We easily stored all the e() results in the dictionary steret. But suppose we only want to store the root mean squared error, e(rmse), and the coefficient vector, e(b). In these cases, it is more convenient to use the API functions defined in the sfi to access each element.
[49]:
from sfi import Scalar, Matrix
strmse = Scalar.getValue('e(rmse)')
steb = Matrix.get('e(b)')
[50]:
strmse
[50]:
6.169733796232259
[51]:
steb
[51]:
[[-0.260724411230532,
8.278179811535974,
0.0,
3.763037052105144,
-28.810682506359157]]
In the last %%stata block, we created the variable midval to store the predicted values. Rather than exporting the whole dataset to Python, by specifying the -douta or -doutd arguments with %%stata, we only want to export this one variable to Python. So we use the nparray_from_data() function to store the midval variable into a NumPy array named stpred.
[52]:
stpred = stata.nparray_from_data('midval')

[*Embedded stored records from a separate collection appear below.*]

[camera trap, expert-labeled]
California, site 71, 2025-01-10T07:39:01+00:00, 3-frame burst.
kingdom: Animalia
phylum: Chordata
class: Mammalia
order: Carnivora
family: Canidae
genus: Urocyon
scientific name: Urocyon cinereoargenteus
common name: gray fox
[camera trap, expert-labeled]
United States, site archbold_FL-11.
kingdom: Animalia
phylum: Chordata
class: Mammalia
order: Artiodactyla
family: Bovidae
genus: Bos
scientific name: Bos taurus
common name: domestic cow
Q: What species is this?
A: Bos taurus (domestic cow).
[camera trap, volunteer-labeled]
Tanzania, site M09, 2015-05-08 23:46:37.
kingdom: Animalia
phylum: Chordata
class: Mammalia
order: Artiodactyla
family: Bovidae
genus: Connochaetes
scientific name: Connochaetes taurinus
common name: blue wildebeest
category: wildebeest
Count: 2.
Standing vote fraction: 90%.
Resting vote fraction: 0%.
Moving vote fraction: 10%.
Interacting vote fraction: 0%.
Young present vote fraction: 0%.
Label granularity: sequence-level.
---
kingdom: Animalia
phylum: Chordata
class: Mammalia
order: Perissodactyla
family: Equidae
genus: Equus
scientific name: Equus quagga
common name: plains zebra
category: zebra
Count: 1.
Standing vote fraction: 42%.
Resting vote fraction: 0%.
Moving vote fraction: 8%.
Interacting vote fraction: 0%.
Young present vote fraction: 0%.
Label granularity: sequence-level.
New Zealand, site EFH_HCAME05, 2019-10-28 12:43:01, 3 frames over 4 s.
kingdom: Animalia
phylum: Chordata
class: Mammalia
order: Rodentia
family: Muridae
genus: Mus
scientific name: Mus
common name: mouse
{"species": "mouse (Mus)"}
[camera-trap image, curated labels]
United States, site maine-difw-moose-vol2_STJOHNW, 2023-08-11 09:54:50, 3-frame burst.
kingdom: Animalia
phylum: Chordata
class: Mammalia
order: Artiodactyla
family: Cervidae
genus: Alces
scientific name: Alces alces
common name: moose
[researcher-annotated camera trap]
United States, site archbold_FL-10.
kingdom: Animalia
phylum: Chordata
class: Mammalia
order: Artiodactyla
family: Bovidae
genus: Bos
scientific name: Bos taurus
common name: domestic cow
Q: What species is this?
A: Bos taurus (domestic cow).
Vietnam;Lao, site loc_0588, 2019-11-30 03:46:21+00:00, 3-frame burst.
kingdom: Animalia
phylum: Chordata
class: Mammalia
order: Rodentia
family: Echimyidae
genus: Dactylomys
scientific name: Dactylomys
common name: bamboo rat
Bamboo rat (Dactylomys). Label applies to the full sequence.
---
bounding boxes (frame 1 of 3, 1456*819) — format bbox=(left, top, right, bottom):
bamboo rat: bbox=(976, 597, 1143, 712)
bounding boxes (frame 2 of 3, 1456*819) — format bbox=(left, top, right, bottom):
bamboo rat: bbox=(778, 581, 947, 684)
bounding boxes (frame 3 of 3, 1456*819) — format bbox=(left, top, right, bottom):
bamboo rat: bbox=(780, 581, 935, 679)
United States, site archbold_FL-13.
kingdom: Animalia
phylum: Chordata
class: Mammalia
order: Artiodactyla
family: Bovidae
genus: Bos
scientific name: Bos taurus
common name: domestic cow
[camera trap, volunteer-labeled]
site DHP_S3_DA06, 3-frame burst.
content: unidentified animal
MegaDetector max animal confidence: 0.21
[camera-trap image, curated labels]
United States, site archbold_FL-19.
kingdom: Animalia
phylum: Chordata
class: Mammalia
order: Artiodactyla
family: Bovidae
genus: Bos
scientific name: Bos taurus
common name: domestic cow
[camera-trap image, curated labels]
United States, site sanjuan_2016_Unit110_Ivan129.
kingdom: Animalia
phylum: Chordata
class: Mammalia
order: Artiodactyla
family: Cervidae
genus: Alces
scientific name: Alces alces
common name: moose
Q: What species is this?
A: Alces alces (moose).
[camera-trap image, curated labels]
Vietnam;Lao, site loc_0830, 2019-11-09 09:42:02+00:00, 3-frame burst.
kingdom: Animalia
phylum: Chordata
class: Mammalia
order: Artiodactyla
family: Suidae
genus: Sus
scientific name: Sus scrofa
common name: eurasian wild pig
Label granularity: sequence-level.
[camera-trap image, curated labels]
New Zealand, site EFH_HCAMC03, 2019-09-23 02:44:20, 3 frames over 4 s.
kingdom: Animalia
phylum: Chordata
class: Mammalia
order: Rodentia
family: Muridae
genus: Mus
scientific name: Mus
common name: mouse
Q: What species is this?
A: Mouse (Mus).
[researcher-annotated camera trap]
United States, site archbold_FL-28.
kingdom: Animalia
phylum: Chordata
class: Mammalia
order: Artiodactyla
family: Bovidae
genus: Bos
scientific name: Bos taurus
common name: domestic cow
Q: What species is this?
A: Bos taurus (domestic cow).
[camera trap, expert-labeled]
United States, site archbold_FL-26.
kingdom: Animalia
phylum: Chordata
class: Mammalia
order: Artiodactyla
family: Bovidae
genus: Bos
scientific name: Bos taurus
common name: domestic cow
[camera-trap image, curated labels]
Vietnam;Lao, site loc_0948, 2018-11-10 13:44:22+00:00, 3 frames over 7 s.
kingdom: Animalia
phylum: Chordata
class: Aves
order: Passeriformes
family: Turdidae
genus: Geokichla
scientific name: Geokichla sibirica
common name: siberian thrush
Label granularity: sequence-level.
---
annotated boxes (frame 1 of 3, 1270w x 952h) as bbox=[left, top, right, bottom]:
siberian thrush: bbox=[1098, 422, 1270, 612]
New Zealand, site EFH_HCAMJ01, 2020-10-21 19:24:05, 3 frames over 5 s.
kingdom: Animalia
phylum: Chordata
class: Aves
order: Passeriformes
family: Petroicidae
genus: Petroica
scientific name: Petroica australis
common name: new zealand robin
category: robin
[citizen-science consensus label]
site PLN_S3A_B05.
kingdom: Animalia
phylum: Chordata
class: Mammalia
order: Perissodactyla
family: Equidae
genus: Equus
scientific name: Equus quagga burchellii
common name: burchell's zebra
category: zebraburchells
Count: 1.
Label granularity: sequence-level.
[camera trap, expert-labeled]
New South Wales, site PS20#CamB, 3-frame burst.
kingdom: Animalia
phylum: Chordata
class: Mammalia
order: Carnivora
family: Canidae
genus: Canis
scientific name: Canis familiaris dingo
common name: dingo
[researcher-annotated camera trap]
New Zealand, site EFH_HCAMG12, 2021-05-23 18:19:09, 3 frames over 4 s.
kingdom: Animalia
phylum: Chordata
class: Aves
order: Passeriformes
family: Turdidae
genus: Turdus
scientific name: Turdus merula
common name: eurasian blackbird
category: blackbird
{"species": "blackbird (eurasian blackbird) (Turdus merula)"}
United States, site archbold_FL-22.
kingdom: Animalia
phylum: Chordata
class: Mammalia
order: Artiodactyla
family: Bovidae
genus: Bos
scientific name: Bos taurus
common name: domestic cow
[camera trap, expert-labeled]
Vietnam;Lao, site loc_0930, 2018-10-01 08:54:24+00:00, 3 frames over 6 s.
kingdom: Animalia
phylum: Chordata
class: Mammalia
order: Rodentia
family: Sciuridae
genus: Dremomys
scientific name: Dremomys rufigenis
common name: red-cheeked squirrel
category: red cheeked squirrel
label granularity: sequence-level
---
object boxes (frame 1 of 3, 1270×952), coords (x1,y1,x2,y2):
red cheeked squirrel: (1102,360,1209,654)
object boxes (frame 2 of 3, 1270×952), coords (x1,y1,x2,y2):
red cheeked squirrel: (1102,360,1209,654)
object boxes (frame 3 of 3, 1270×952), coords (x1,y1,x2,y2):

Throughout the examples, we have demonstrated three ways to interact with Stata from within Python:
using the magic commands
using the suite of API functions from the pystata Python package
using the API functions from the Stata Function Interface (sfi) module
With these tools, you can use Stata’s capabilities within Python and pass data and results between Stata and Python seamlessly.